Of the estimated 40,000 inhabitants of Madaya, some 2,000 elected to take the buses to rebel-held Idlib province rather than be subjected to the notorious government security services. They include former fighters, activists and medical workers, who have been targeted by the government with detention, torture and bombardment throughout the conflict.

“Honestly, when we left Madaya, I felt sadness, anger and sorrow. But now, on the road, I don’t feel anything. I feel cold as ice,” said Muhammad Darwish, a 27-year-old medical worker.

Zabadani, however, is to be depopulated. The town’s last 160 hold outs — all believed to be fighters or medical workers— will evacuate to Idlib on Saturday.

Depopulation

Zabadani, however, is to be depopulated. The town’s last 160 hold outs — all believed to be fighters or medical workers— will evacuate to Idlib on Saturday.

The fates of Fuoua and Kfraya are less clear. Most of the towns’ combined population of 26,000 will leave or have already left for Aleppo, Syria’s largest city and a government stronghold. But there were conflicting accounts of what will happen next.

According to Abdul Hakim Baghdadi, an interlocutor who helped negotiate the evacuations, government conscripts will stay and defend the towns. However, Yasser Abdelatif, a media official for the ultraconservative rebel group Ahrar al-Sham, said the two towns will be depopulated completely.

Friday’s evacuations were notable because they were reciprocal — seldom during the war has there been an organized population swap between rebels and the government.

But there have been other cases of expulsion of the government’s opponents to the country’s contested northern provinces. The government maintains it is offering its opponents amnesty and the right to stay in their homes, but its brutal military campaigns have already pushed tens of thousands of people into Idlib and Aleppo provinces.

In the last year alone, the government has uprooted residents and gunmen from the towns of Moadamiyeh, Hameh, Qudsaya, Darayya and the Barada Valley around the capital, as well as once rebellious neighborhoods of Aleppo and Homs, Syria’s largest and third-largest cities, respectively.

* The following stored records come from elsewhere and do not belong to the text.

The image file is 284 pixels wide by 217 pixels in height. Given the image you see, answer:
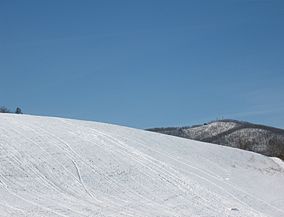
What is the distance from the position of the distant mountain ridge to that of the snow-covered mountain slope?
37293 millimetres

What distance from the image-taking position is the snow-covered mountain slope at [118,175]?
22031 mm

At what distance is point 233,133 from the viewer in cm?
8981

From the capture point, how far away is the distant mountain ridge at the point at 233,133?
258ft

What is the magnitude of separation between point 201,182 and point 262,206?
3.74 metres

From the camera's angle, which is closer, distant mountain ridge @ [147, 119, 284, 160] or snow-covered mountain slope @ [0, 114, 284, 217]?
snow-covered mountain slope @ [0, 114, 284, 217]

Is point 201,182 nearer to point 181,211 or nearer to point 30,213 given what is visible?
point 181,211

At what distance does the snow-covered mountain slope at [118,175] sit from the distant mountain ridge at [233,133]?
37293 mm

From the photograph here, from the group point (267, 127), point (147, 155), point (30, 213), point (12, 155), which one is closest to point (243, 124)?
point (267, 127)

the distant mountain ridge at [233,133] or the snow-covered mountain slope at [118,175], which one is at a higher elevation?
the distant mountain ridge at [233,133]

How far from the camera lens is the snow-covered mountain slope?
2203 centimetres

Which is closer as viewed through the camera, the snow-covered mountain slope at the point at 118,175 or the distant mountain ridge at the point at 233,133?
the snow-covered mountain slope at the point at 118,175

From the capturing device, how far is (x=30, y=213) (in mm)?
19000

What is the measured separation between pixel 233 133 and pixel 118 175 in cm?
6374

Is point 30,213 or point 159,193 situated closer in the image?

Most of eastern Aleppo was depopulated through force, as well. A UN inquiry said the evacuation of east Aleppo amounted to a war crime because it was coerced through the joint Russian and Syrian government campaign against the city’s civilian infrastructure. More than 20,000 people were bused out of Aleppo at the end of last year, to rebel-held provinces in the northwest.

For the displaced, the war goes on. They face daily bombardment at the hands of the government’s air force in Idlib province.

“I have conviction that we will be back,” Hossam, the man from Madaya, said in the video.

Amer Burhan, the director of Zabadani’s field hospital, said he expects the gunmen among the evacuees to resume fighting government forces in northern Syria.

In Moscow, the foreign ministers of Russia, Syria and Iran strongly warned the United States against launching new strikes on Syria, after it targeted an air base with a volley of missiles last week. The attack was in response to a chemical weapons attack on April 4 on a northern Syrian town that Washington blamed on Damascus. Almost 90 people were killed, including 27 children, according to the UN’s children’s agency, UNICEF.